Storage Server

BobGeorge · Jul 26, 2017

Okay, thanks to Till's help, I've set up ISPConfig but my desired configuration is somewhere between the multi-server setup and the mirroring setup in the manual's installation instructions. A bit unusual, perhaps.

I've got a storage server with a RAID array, which is also serving as the DB server for the LAN. Following Till's advice, I've mounted a directory from the RAID to /var/lib/mysql, so that the databases of this DB server will have their files stored on the RAID.

I'd like to do the same sort of thing with websites and emails too. To that end, I've mounted another directory from the RAID to /var/www, so that the website files are stored on the RAID array and I've mounted yet another directory to /var/vmail to do the same with emails.

The overall concept is that the storage server is a "data server" for other "processing" nodes in the LAN.

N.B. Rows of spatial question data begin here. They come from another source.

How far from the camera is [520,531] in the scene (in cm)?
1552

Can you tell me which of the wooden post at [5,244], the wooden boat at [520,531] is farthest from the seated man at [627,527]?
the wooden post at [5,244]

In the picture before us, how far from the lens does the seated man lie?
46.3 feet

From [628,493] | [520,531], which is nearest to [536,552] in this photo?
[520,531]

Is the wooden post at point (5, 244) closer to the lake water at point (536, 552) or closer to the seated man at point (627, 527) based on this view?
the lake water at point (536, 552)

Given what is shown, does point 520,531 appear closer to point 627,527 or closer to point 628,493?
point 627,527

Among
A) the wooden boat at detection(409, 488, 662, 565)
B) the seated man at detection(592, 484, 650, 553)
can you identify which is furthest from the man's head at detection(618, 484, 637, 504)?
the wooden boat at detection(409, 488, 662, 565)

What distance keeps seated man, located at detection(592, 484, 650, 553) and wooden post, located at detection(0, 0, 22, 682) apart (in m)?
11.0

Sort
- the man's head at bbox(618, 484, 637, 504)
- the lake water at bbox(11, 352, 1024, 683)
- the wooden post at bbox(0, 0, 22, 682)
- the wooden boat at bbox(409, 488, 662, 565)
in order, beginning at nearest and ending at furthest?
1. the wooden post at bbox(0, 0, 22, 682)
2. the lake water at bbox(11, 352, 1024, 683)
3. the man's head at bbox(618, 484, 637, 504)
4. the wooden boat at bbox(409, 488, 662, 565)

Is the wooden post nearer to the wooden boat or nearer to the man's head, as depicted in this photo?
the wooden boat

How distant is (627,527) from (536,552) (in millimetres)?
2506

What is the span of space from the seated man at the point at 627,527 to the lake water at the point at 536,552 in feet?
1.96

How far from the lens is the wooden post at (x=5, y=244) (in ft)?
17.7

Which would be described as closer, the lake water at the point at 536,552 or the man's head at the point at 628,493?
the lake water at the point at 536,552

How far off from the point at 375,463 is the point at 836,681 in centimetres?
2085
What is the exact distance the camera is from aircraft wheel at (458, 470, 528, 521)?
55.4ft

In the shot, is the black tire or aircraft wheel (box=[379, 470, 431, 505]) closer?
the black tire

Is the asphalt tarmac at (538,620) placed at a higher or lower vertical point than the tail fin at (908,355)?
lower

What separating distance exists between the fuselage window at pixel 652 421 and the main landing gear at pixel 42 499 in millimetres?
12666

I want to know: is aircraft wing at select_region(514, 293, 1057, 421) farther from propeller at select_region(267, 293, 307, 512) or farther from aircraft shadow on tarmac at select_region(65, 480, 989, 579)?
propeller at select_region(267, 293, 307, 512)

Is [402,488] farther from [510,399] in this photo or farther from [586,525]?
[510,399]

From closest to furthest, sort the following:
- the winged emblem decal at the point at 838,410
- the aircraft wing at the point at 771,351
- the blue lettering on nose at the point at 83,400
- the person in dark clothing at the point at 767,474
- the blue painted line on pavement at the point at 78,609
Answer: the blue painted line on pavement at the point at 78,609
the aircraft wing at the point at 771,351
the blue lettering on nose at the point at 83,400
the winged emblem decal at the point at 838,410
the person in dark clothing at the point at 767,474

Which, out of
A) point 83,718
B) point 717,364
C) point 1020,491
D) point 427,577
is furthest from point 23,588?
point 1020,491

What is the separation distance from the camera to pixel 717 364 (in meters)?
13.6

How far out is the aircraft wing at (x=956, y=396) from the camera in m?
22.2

An Internet request comes in and HAProxy will load balance these between, currently, two nodes (although, much the point with the architecture I'm going for is to make it easy to slide in more processing nodes later - 6 nodes, 10 nodes, etc. - and it'll all tick along just fine) and then these two nodes will get their data - websites, vhost configuration, emails, databases, etc. - from the storage server.

The "processing" nodes run the code, the "data server" provides the data.

(Well, again, I say "data server" but the other idea in separating storage from processing is that it'll eventually become "data servers" - an array of storage servers or SAN - and that's kind of why things have to be done this way, as the storage required will eventually become too much for the local storage of the processing nodes - of any singular server - and I'm planning ahead with this slightly more complex arrangement.)

I'm conscious, though, that ISPConfig is not really rigged up by default to operate this way. For example, when you create a new website, you're asked which web server to create it on, but as all the web servers and mail servers - the "processing" nodes - use the shared storage, then the website is effectively created on all of them (or none of them, depending on your perspective).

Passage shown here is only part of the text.